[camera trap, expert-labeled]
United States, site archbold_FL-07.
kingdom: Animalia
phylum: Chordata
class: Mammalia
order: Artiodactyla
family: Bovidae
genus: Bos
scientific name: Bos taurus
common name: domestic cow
§ §
Write out every entry again, keeping each line exactly the same.

**Result of the task:**
[camera trap, expert-labeled]
United States, site archbold_FL-07.
kingdom: Animalia
phylum: Chordata
class: Mammalia
order: Artiodactyla
family: Bovidae
genus: Bos
scientific name: Bos taurus
common name: domestic cow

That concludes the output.